Abstract

Abstract To support the early detection and diagnosis of brain tumors we have developed a rapid, cost-effective and easy to use spectroscopic liquid biopsy based on the absorbance of infrared radiation. We have previously reported highly sensitive results of our approach which can discriminate patients with a recent brain tumor diagnosis and asymptomatic controls. Other liquid biopsy approaches (e.g., based on tumor genetic material) report a lower classification accuracy for early-stage tumors. In this manuscript we present an investigation into the link between brain tumor volume and liquid biopsy test performance. In a cohort of 177 patients (90 patients with high-grade glioma (glioblastoma (GBM) or anaplastic astrocytoma), or low-grade glioma (astrocytoma, oligo-astrocytoma and oligodendroglioma)) tumor volumes were calculated from magnetic resonance imaging (MRI) investigations and patients were split into two groups depending on MRI parameters (T1 with contrast enhancement or T2/FLAIR (fluid-attenuated inversion recovery)). Using attenuated total reflection (ATR)-Fourier transform infrared (FTIR) spectroscopy coupled with supervised learning methods and machine learning algorithms, 90 tumor patients were stratified against 87 control patients who displayed no symptomatic indications of cancer, and were classified as either glioma or non-glioma.

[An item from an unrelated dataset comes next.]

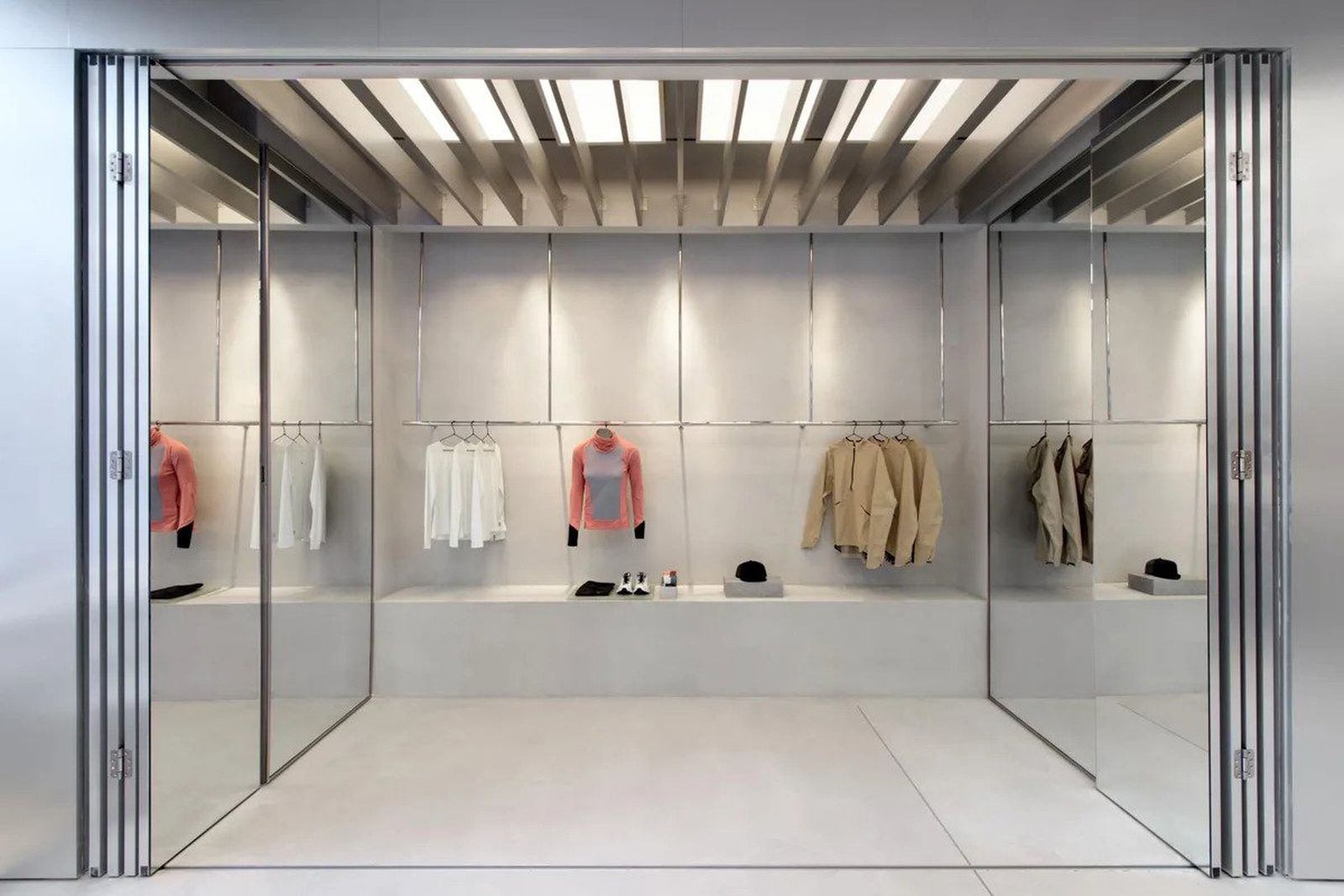 on-nyc-flagship-store-01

Sensitivities, specificities and balanced accuracies were all greater than 88%, the area under the curve (AUC) was 0.98, and cancer patients with tumor volumes as small as 0.2 cm3 were correctly identified. Our spectroscopic liquid biopsy approach can identify gliomas that are both small and low-grade showing great promise for deployment of this technique for early detection and diagnosis. Citation Format: Alexandra Sala, Ashton G. Theakstone, Paul M. Brennan, Michael D. Jenkinson, Samantha J. Mills, Khaja Syed, Christopher Rinaldi, Yun Xu, Royston Goodacre, Holly J. Butler, David S. Palmer, Benjamin R. Smith, Matthew J. Baker. Rapid spectroscopic liquid biopsy for the early detection of brain tumors [abstract]. In: Proceedings of the American Association for Cancer Research Annual Meeting 2022; 2022 Apr 8-13. Philadelphia (PA): AACR; Cancer Res 2022;82(12_Suppl):Abstract nr 5923.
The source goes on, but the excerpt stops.